* [Work to complete]
The answer consists solely of the lines running from the one with "living room modern" through the final line below, transcribed exactly and without any pictures.

* [Recorded information]
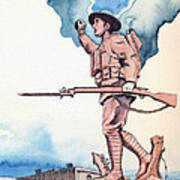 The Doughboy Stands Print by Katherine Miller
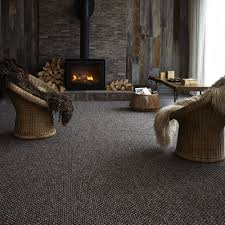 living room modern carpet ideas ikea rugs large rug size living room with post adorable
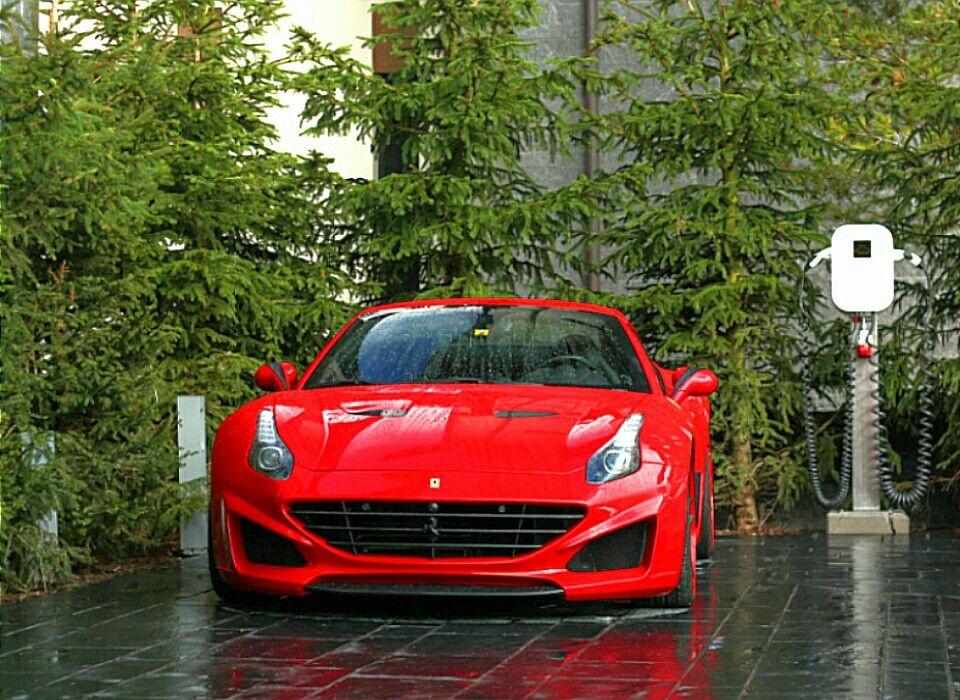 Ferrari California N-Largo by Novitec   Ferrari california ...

* [Completed exercise]
 living room modern carpet ideas ikea rugs large rug size living room with post adorable
 Ferrari California N-Largo by Novitec   Ferrari california ...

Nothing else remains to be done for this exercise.